[TUGAS YANG DIMINTA 1]:
Tentukan apakah setiap pernyataan berikut sesuai dengan artikel tentang kemiskinan di Sumatera Selatan. Jawab ya atau tidak, lalu sertakan kutipan persis kata-kata penentunya dari artikel tersebut.
(a) Musi Rawas adalah kabupaten dengan persentase kemiskinan tertinggi dalam daftar.
(b) Data harta kekayaan bupati kabupaten peringkat kedua bersumber dari Badan Pusat Statistik (BPS).
(c) UMK 2025 Ogan Ilir lebih tinggi daripada UMK 2025 Lahat.
[TUGAS YANG DIMINTA 2]: Kutip secara persis bagian artikel tentang kemiskinan di Sumatera Selatan yang dibuka dengan kata-kata yang memuat "Berikut rangkuman kabupaten" dan ditutup dengan "UMK 2025 (Rp)".

![]() |
Enam kabupaten di Sumatera Selatan masuk daftar termiskin. Salah satunya dipimpin bupati super tajir Rp50,4 miliar dengan UMK hanya Rp3,6 juta. Dok: Istimewa |
Sumsel, Banyuasin Pos – Data kemiskinan terbaru mengungkapkan bahwa masih ada enam kabupaten di Provinsi Sumatera Selatan yang masuk dalam daftar wilayah dengan tingkat kemiskinan tertinggi. Fenomena ini menjadi sorotan publik karena memperlihatkan kesenjangan mencolok antara kekayaan elit lokal dan kondisi ekonomi masyarakat di akar rumput.
Salah satu kabupaten yang menduduki peringkat kedua termiskin justru dipimpin oleh seorang bupati dengan total harta kekayaan Rp50,4 miliar. Data ini bersumber dari Laporan Harta Kekayaan Penyelenggara Negara (LHKPN) tahun terakhir.
Ironi bagi masyarakat yang menopang hidup dari pendapatan UMK (Upah Minimum Kabupaten) di wilayah tersebut hanya Rp3,6 juta per bulannya, jauh dari cukup untuk menopang kebutuhan hidup masyarakat secara ideal.
Berikut rangkuman kabupaten dengan tingkat kemiskinan tertinggi, berdasarkan data Badan Pusat Statistik (BPS) Sumsel:
Peringkat Kabupaten Persentase Kemiskinan Jumlah Penduduk Miskin (ribu) UMK 2025 (Rp)
1 Musi Rawas 14,35% 62,1 ribu 3.626.632
2 Kabupaten “X”* 13,80% 54,7 ribu 3.600.000
3 Lahat 12,90% 48,2 ribu 3.685.500
4 Musi Banyuasin 12,40% 50,0 ribu 3.740.000
5 Ogan Komering Ulu 11,75% 42,5 ribu 3.625.000
6 Ogan Ilir 11,20% 38,6 ribu 3.610.000
*Nama kabupaten urutan kedua disamarkan sementara dalam artikel ini untuk menghindari pelabelan negatif individu, namun kekayaan bupatinya tercatat Rp50,4 miliar dalam LHKPN.

[BAHAN YANG DISEDIAKAN]:
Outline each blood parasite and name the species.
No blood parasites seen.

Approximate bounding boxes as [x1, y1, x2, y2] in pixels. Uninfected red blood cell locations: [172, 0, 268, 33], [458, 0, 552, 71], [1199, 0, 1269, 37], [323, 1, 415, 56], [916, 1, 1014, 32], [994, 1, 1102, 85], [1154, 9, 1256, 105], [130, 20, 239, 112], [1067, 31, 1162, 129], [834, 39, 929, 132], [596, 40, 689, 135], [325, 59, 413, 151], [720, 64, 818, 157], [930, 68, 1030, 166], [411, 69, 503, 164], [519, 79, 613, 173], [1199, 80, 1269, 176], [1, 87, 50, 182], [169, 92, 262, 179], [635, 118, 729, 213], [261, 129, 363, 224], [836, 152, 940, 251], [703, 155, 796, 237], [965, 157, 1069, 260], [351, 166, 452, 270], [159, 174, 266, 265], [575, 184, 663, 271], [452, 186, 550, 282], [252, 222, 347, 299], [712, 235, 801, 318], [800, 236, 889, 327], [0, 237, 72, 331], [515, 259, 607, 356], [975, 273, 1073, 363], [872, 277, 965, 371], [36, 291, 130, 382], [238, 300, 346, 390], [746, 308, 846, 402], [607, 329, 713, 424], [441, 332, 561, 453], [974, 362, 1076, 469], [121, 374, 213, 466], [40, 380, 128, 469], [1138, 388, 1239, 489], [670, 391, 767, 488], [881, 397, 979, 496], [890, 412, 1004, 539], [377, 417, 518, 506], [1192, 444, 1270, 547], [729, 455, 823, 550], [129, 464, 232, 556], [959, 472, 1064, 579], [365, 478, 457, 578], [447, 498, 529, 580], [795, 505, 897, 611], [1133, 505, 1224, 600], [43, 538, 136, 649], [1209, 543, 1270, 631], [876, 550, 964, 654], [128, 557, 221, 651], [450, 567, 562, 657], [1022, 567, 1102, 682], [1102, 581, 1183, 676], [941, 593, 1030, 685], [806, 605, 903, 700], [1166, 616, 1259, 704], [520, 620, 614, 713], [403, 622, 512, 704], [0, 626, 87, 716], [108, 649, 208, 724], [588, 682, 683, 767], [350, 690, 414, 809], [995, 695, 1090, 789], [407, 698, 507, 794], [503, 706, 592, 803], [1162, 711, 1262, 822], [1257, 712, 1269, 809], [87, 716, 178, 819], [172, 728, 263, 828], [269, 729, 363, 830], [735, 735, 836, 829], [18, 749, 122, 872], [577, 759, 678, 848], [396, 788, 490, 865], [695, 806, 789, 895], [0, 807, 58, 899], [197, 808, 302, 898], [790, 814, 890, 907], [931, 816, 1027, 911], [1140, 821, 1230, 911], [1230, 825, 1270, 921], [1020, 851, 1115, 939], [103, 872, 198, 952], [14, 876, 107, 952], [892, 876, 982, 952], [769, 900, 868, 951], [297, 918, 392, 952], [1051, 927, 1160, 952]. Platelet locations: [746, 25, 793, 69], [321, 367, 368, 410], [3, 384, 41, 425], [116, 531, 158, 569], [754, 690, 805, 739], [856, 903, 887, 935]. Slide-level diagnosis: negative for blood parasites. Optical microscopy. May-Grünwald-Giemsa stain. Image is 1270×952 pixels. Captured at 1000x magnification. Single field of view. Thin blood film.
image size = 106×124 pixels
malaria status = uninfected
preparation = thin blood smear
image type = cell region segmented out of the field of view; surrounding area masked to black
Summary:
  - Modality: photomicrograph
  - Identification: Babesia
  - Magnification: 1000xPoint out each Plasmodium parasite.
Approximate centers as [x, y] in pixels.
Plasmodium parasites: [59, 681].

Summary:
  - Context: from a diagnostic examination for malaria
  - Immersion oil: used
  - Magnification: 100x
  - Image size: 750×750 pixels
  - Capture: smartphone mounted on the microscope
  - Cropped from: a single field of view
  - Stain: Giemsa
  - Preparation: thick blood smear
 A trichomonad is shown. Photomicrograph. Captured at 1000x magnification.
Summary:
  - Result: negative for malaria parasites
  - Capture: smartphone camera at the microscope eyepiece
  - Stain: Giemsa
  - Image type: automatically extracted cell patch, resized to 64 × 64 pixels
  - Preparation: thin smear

[JAWABAN TERTULIS 1]:
(a) Ya: "1 Musi Rawas 14,35%".
(b) Tidak: "Data ini bersumber dari Laporan Harta Kekayaan Penyelenggara Negara (LHKPN) tahun terakhir."
(c) Tidak: "3 Lahat 12,90% 48,2 ribu 3.685.500" dan "6 Ogan Ilir 11,20% 38,6 ribu 3.610.000".

[JAWABAN TERTULIS 2]:
Berikut rangkuman kabupaten dengan tingkat kemiskinan tertinggi, berdasarkan data Badan Pusat Statistik (BPS) Sumsel:
Peringkat Kabupaten Persentase Kemiskinan Jumlah Penduduk Miskin (ribu) UMK 2025 (Rp)